Obviously, we want d (degree of twist) as high as possible, but as it turns out d can be only 2, 3, 4, or 6. For example d=4 twist is available only for curves of form y^2 = x^3 + a*x, while d=6 twist is available only when curve is of the form y^2 = x^3 + b.
BN curves [10] are curves of prime order (meaning that we take the whole curve, not only some prime order subgroup) and embedding degree k = 12. The equation of the curve is y^2 = x^3 + b with b != 0.
To recall - a subgroup G of an elliptic curve E(F_q) has an embedding degree or security multiplier k if the subgroup order r divides q^k - 1, but does not divide q^i - 1 for ) < i < k. Note that for pairings we need r|(q^k - 1) - pairing e: G1 x G2 -> GT where GT is subgroup of order r in F_q^k.

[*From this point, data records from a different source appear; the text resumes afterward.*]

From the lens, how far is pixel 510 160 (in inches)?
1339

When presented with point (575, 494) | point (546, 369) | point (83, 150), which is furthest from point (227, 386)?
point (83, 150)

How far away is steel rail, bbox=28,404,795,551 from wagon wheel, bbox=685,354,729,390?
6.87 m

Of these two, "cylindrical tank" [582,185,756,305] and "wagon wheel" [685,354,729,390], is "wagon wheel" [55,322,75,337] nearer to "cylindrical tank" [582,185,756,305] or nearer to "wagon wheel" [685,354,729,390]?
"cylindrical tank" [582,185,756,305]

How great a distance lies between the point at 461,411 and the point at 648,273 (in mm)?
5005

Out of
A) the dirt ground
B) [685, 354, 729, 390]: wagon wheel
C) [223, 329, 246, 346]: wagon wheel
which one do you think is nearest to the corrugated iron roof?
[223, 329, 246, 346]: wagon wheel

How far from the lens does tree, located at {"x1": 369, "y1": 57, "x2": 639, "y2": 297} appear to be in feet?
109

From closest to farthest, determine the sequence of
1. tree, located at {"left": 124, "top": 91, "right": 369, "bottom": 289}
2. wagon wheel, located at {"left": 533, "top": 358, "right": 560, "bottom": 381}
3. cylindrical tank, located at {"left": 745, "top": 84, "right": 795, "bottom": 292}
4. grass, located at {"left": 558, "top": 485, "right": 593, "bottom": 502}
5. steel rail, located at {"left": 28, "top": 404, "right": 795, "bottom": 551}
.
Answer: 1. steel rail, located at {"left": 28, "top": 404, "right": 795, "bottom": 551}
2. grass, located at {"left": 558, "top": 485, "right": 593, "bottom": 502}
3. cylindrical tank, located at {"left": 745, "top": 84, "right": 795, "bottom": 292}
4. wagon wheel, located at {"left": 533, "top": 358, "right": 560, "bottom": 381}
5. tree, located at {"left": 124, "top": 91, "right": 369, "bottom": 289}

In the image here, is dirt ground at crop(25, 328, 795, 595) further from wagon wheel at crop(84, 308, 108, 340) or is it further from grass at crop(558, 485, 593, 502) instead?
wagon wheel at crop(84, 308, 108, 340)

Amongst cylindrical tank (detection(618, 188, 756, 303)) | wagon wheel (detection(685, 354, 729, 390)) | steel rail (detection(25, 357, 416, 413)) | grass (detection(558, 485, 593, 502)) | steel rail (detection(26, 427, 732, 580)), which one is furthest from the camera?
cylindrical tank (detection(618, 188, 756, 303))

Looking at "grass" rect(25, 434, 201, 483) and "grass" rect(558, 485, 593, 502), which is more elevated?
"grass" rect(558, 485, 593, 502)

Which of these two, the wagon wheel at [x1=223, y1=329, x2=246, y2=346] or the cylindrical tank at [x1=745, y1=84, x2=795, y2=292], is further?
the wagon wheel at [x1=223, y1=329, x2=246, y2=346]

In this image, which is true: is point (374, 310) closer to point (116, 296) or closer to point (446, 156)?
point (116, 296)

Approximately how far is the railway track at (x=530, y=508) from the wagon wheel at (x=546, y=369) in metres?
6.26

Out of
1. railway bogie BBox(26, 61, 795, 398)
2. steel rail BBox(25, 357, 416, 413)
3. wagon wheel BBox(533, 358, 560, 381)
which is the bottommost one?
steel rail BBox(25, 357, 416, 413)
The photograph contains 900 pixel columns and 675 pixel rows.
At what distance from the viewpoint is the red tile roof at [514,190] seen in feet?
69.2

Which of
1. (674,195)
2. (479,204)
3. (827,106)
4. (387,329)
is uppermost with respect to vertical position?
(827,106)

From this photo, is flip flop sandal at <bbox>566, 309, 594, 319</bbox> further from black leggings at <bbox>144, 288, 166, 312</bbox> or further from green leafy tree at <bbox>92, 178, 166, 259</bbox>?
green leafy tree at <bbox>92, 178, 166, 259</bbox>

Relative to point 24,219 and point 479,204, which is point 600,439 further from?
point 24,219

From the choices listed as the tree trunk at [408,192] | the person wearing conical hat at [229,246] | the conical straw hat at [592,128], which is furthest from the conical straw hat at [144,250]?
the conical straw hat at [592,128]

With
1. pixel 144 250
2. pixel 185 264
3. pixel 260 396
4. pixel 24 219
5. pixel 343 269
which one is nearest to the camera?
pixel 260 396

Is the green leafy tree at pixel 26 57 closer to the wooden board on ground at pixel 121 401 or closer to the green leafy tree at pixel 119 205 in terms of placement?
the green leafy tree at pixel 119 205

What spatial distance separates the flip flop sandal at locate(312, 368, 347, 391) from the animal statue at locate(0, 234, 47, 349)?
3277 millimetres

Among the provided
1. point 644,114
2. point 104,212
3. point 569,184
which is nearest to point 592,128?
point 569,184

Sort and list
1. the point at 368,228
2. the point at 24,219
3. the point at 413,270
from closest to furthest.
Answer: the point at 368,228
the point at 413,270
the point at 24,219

The problem is to construct curves containing a subgroup with embedding degree k such that is it at once big enough to prevent the Frey-Ruck attack, but small enough that pairings are efficiently computable [9].
BN curves are constructed using some smart parameterisation.
Let's have a look at BN256, here a prime p over which we form a basic field is of form 36u^4 + 36u^3 + 24u^2 + 6u + 1 where u = 1868033^3 = 6518589491078791937 (see for example Go implementation [11]).
Order (number of elements in both, G1 and G2) is 36u^4 + 36u^3 + 18u^2 + 6u + 1 = 65000549695646603732796438742359905742570406053903786389881062969044166799969.
And t (trace) is 6*u^2 + 1.
Because t, n, p are parameterised, the space needed to store or transmit information about such curve is small.
[1] Galbraith, Steven D., Kenneth G. Paterson, and Nigel P. Smart. "Pairings for cryptographers." Discrete Applied Mathematics 156.16 (2008): 3113-3121.
[2] Washington, Lawrence C. Elliptic curves: number theory and cryptography. CRC press, 2008.
[3] Menezes, Alfred J., Tatsuaki Okamoto, and Scott A. Vanstone. "Reducing elliptic curve logarithms to logarithms in a finite field." iEEE Transactions on information Theory 39.5 (1993): 1639-1646.
[4] Schoof, René. "Nonsingular plane cubic curves over finite fields." Journal of combinatorial theory, Series A 46.2 (1987): 183-211.
[5] Schoof, René. "Elliptic curves over finite fields and the computation of square roots mod 𝑝." Mathematics of computation 44.170 (1985): 483-494.
[6] Miller, Victor. "Short programs for functions on curves." Unpublished manuscript 97.101-102 (1986): 44.
[7] https://math.mit.edu/classes/18.783/2017/LectureNotes5.pdf
[8] Joseph H. Silverman, The arithmetic of elliptic curves, Graduate Texts in Mathematics 106, second edition, Springer 2009.
[9] Barreto, Paulo SLM, Ben Lynn, and Michael Scott. "Constructing elliptic curves with prescribed embedding degrees." International Conference on Security in Communication Networks. Springer, Berlin, Heidelberg, 2002.
[10] Barreto, Paulo SLM, and Michael Naehrig. "Pairing-friendly elliptic curves of prime order." International Workshop on Selected Areas in Cryptography. Springer, Berlin, Heidelberg, 2005.
[11] https://github.com/golang/crypto/blob/master/bn256/constants.go
[12] http://www.craigcostello.com.au/pairings/PairingsForBeginners.pdf
[13] S. D. sGalbraith. Pairings, volume 317 of London Mathematical Society Lecture Notes, chapter IX, pages 183–213. Cambridge University Press, 2005.